Gov. Matt Bevin has made a combination of spending cuts and fund transfers to fill a more than $152 million budget shortfall after the state didn’t bring in as much money as predicted last during the last fiscal year.
In a news release, the governor’s office said spending in the three branches of state government would be reduced by $59.3 million.
State agencies will also be required to transfer $77.3 million in restricted funds—money collected through fees, tuition or other charges—to the state’s general fund.
Bevin’s office said another $15.5 million that had lapsed or not been spent by state agencies would go back to the general fund to fill the budget gap.
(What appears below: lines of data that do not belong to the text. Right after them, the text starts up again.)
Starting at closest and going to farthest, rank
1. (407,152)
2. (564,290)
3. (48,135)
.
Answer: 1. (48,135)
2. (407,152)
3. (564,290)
Bevin did not tap the state’s budget reserve trust fund, or “rainy day fund,” to help meet the shortfall. But the governor did use the shortfall to boost his argument that the state needs to spend less money and revamp its tax code
“This year’s budget shortfall validates the need for conservative spending plans, and it dramatically underscores the critical need for fixing Kentucky’s broken pension systems and modernizing the state’s tax code,” Bevin said in a news release.
The state constitution requires the governor make sure the fiscal year ends with a balanced budget. If the state spends more than it takes in, governors sometime have to make spending cuts, shift money around or tap the rainy day fund.
Last week, the state budget director announced that Kentucky had brought in $138.5 million less tax revenue than expected, blaming it on weak jobs growth leading to less-than-expected revenues from the income tax and sales tax.
Budget Director John Chilton says the state’s revenue outlook is not looking any more promising in the coming years.
“We are expecting an ongoing challenge with revenues in the next fiscal year and the next biennium,” Chilton said. “Today’s actions by the Governor responsibly preserves the Rainy Day Fund as we prepare for the tight fiscal environment in front of us.”
Bevin says he wants a major overhaul of the state’s tax code. He’d like to shift the state from relying on “production-based” taxes to “consumption-based” taxes
That could mean reductions in income taxes and increases in sales or property taxes. Or, it could mean eliminating some tax breaks.
Bevin has promised to call the legislature in for a special session later this year to deal with tax reform and pension issues, though leaders of the Republican-led legislature have been hesitant to hop on board Bevin’s plan if it includes tax increases.
In addition to the state’s $138.5 revenue shortfall, Bevin’s office said the general fund didn’t take in an additional $5 million from the state lottery that it was counting on. This is because Bevin vetoed a portion of last year’s budget bill—sending the money to scholarships.
The governor’s office also said the state didn’t retire as much debt as expected, raising the total budget shortfall to $152.2 million.